→ **Selected passage**:
━━━━━━━━━━━━━━━━
Here's my 10 gallon completely set up and ready to heal my babies.
I'm putting Blue and Fishy in there, since I'm treating them both for fin rot.
Merlin will go in my 3 gallon bowl for a couple weeks,
then I will switch him out with Blue, putting Merlin in to 10 gallon and Blue in the 3.
Can't wait to get Merlin, 3 more days!! =D Eek.


Here's the boys in their cups till the tank settles a bit










And here's a pic of just the tank


----------



## dramaqueen (Jul 7, 2008)

Very nice tank!!


----------



## AngelicScars (May 5, 2009)

I want to mention that Scarlett's tank is no longer divided and I redecorated it. Since Spike won't be going back in with her, I figured she could have the whole place to herself.
She LOVES having the whole tank too.


----------



## Vikki81207 (May 27, 2009)

lol I could just imagine a betta having a whole tank, they'd be so happy. =D


----------



## AngelicScars (May 5, 2009)

Oh yeah, her and Anna are loving their whole 10 gallon tanks. I hope they won't mind a few Otos in there. I really want something else in there with them.


----------



## Vikki81207 (May 27, 2009)

I don't think they would mind since they've got so much room.


----------



## Robarie (Apr 14, 2009)

*Divided home for 3*

This is our 20gal divided tank, i can never seem to get the lighting right for pictures :-? plus is a lil difficult to get 3 bettas to pose nicely, lol.
━━━━━━━━━━━━━━━━
[Records of scene-based questions]
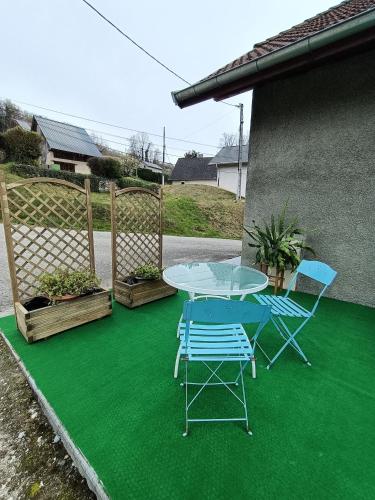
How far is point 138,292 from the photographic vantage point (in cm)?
312

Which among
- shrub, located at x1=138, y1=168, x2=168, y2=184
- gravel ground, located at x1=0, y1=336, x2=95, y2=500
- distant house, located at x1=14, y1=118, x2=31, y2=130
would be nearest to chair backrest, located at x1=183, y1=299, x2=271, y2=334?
gravel ground, located at x1=0, y1=336, x2=95, y2=500

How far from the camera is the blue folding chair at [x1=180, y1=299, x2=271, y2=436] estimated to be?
128 centimetres

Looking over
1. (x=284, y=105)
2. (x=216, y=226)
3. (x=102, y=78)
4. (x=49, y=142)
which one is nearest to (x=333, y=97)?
(x=284, y=105)

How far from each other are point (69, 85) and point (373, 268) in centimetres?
1631

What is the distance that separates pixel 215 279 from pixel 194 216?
37.0 ft

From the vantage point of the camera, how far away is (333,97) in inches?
130

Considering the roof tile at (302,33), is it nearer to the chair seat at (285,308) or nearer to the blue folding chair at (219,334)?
the chair seat at (285,308)

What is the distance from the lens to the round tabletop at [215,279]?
1.98m

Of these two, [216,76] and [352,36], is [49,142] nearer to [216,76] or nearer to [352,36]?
[216,76]

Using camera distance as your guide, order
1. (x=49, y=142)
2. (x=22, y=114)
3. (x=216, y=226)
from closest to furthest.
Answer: (x=216, y=226)
(x=49, y=142)
(x=22, y=114)

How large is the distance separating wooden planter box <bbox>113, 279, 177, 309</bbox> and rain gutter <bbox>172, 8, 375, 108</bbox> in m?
2.71

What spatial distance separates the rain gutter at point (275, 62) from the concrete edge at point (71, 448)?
3742mm

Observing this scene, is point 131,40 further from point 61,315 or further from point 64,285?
point 61,315

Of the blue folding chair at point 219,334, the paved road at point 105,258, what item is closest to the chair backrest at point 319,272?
the blue folding chair at point 219,334
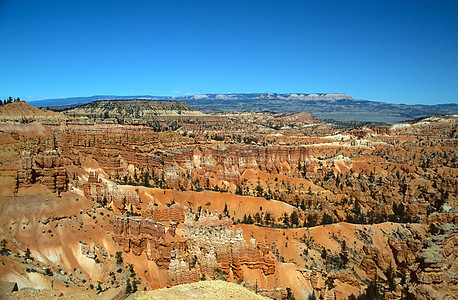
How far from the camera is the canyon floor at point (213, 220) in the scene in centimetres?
2527

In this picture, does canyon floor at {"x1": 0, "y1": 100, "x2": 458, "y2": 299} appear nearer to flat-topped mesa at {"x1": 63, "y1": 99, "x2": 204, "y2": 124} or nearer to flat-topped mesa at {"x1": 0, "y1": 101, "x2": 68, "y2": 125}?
flat-topped mesa at {"x1": 0, "y1": 101, "x2": 68, "y2": 125}

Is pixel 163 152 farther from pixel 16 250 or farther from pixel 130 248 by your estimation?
pixel 16 250

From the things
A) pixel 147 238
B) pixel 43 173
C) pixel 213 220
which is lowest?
pixel 147 238

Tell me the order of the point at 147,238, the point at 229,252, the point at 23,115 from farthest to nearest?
the point at 23,115
the point at 147,238
the point at 229,252

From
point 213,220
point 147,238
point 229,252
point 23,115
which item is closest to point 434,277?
point 229,252

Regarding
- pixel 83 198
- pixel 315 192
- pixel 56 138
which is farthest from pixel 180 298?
pixel 56 138

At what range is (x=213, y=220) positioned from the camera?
110 ft

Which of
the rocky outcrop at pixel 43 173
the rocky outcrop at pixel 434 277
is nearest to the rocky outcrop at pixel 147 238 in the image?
the rocky outcrop at pixel 43 173

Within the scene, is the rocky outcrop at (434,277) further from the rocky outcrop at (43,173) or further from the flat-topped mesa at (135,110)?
the flat-topped mesa at (135,110)

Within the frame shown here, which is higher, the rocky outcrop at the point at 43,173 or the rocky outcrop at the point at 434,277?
the rocky outcrop at the point at 43,173

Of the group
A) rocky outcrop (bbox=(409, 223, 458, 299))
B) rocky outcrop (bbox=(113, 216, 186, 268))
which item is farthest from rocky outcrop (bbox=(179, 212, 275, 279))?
rocky outcrop (bbox=(409, 223, 458, 299))

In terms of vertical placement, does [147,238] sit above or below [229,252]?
above

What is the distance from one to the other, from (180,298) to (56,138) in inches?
2003

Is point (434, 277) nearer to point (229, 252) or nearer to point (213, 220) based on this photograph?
point (229, 252)
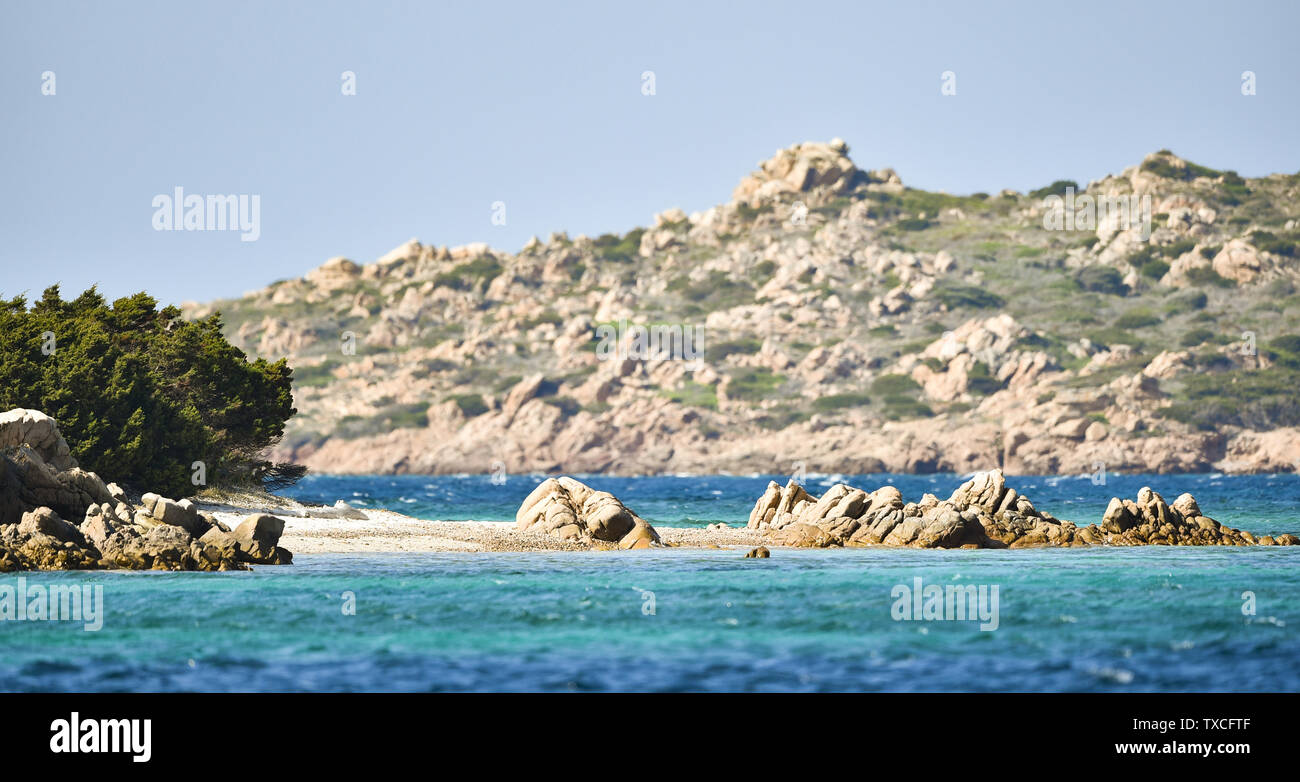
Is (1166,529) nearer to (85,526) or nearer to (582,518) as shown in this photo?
(582,518)

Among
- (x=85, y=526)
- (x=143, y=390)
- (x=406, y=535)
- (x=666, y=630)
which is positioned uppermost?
(x=143, y=390)

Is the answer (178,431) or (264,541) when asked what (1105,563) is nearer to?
(264,541)

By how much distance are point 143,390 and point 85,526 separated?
56.4 ft

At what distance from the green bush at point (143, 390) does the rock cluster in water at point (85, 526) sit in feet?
23.4

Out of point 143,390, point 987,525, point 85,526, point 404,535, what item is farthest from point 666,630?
point 143,390

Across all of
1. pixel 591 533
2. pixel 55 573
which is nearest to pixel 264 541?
pixel 55 573

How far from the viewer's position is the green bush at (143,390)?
5131cm

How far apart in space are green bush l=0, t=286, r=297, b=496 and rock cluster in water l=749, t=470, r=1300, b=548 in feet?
88.9

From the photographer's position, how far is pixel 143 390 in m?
55.9

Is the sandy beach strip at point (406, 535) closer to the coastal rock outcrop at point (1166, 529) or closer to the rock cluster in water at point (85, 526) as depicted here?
━━━━━━━━━━━━━━━━
→ **Exercise instructions**:
Return the entire forum thread about betta fish tanks, reproducing every line word for word.

→ **Task output**:
Here's my 10 gallon completely set up and ready to heal my babies.
I'm putting Blue and Fishy in there, since I'm treating them both for fin rot.
Merlin will go in my 3 gallon bowl for a couple weeks,
then I will switch him out with Blue, putting Merlin in to 10 gallon and Blue in the 3.
Can't wait to get Merlin, 3 more days!! =D Eek.


Here's the boys in their cups till the tank settles a bit










And here's a pic of just the tank


----------



## dramaqueen (Jul 7, 2008)

Very nice tank!!


----------



## AngelicScars (May 5, 2009)

I want to mention that Scarlett's tank is no longer divided and I redecorated it. Since Spike won't be going back in with her, I figured she could have the whole place to herself.
She LOVES having the whole tank too.


----------



## Vikki81207 (May 27, 2009)

lol I could just imagine a betta having a whole tank, they'd be so happy. =D


----------



## AngelicScars (May 5, 2009)

Oh yeah, her and Anna are loving their whole 10 gallon tanks. I hope they won't mind a few Otos in there. I really want something else in there with them.


----------



## Vikki81207 (May 27, 2009)

I don't think they would mind since they've got so much room.


----------



## Robarie (Apr 14, 2009)

*Divided home for 3*

This is our 20gal divided tank, i can never seem to get the lighting right for pictures :-? plus is a lil difficult to get 3 bettas to pose nicely, lol.